In an obituary for The Scotsman, Alistair Norman wrote: “Bob’s long career spanned the years of greatest change in the newspaper industry in Scotland, from the days of clacking typewriters in smoke-filled newsrooms to the bright, silent era of the modern open-plan office, but he earned and retained the respect of editors and colleagues alike as a safe pair of hands, ‘a good operator’. Most would admit they had good reason to be grateful for his knowledge and experience.
“His keen eye for detail and his insistence that everything was checked for accuracy saved many a reporter’s reputation. His stubbornness may have, on occasion, had chief subs pulling their hair out in frustration, but he was invariably proved right and he rarely missed a deadline.
“Bob was a sub of the old school, but he kept up to speed with the rapid changes in the industry. He was at the forefront of introducing new technology into the newsroom, formatting software to suit the styles of The Scotsman Publications titles and training new members of staff.
“When plans were drawn up for a new sister paper, Scotland on Sunday (SoS), Bob was called in to add his expertise before and after the launch. For years afterwards, he often worked six days a week, including a busy Saturday shift for the SoS sports department.”
At the age of 12, Bob’s family moved to Rochester, in Kent, and he began his career on the nearby Chatham News after leaving school at 16.

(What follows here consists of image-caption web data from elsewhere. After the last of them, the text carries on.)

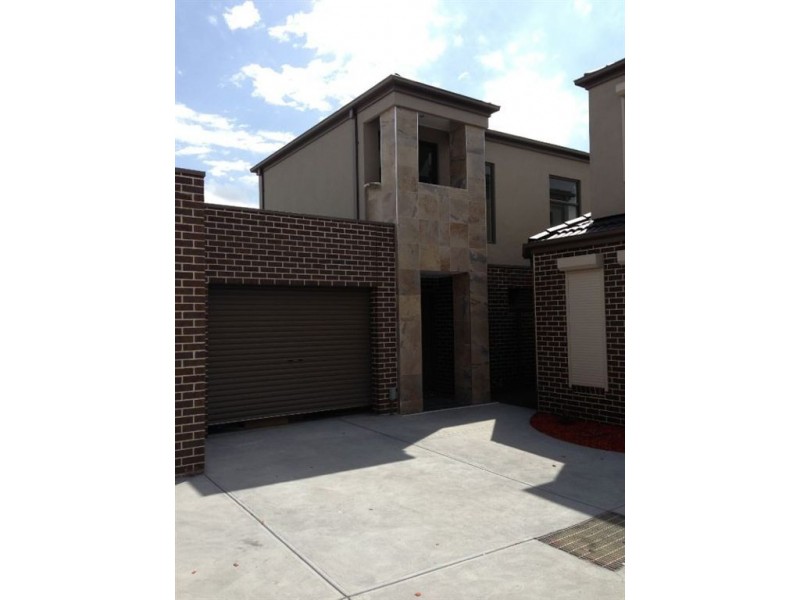 2/9 Kumara Circuit, South Morang VIC 3752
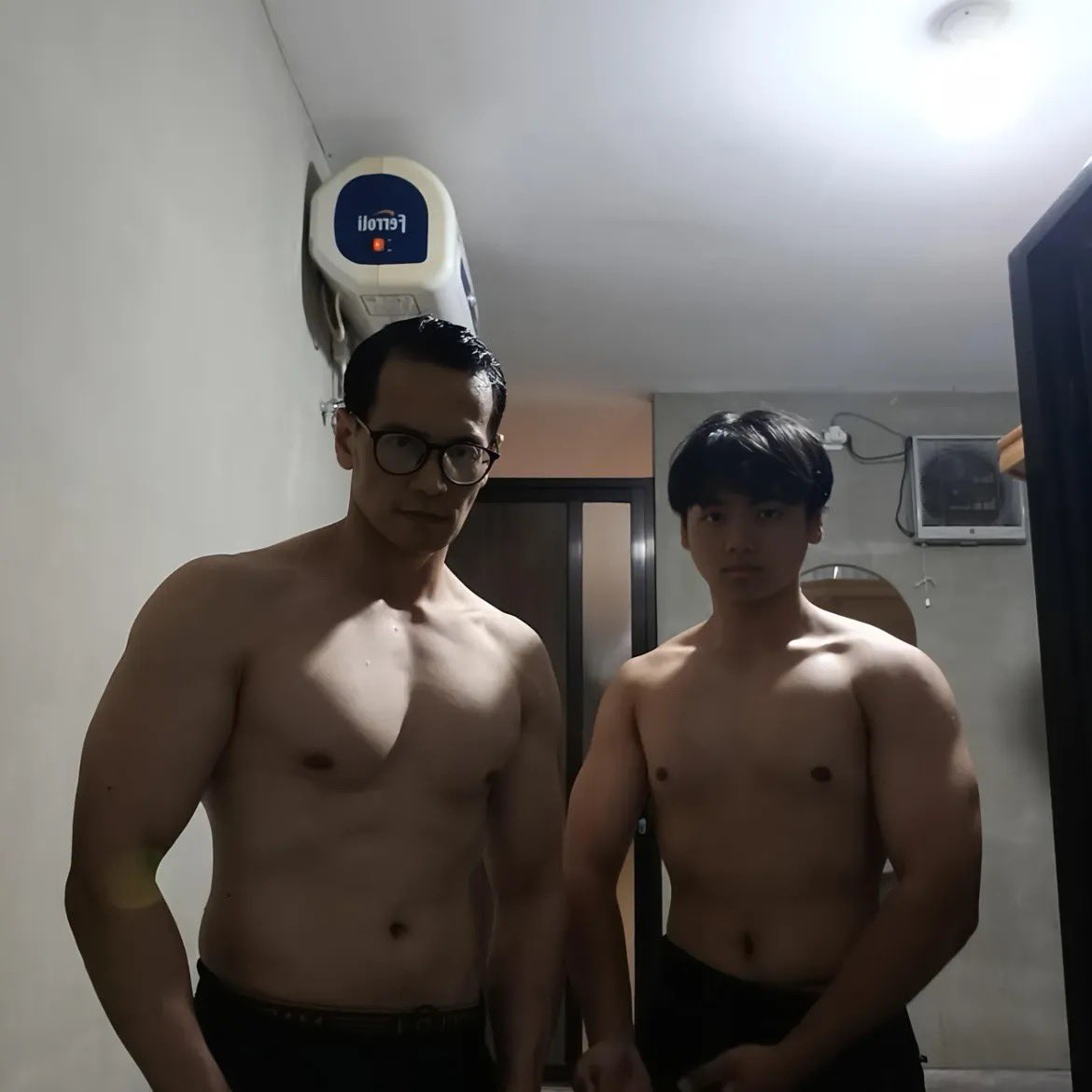 Daily Hot Dudes tweet media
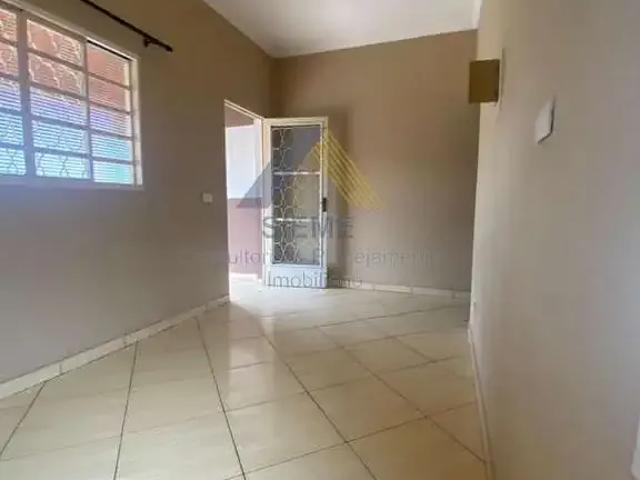 Casa / Sobrado para Locação em Salto/SP Loteamento Terras de São Pedro e São Paulo 2 Quartos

He moved to the North East Kent Gazette in Sittingbourne, where he once discovered a severed human head while reporting from an air show disaster in the early 1970s. According to Alistair, “the horror stayed with him throughout his career”.
Bob returned to Scotland to work for the Northern Scot in Elgin, close to where his mother Margaret had come from, and later switched to the Dunfermline Press before moving to the Evening News in 1978.
After moving from reporting to sub-editing, he later rose through the ranks to management roles before leaving to help launch Business AM in 2000, but returned two years later and stayed with The Scotsman until the cancer struck.
Bob is survived by wife Erica, who he married in 1985, sister Jill and brother Alistair.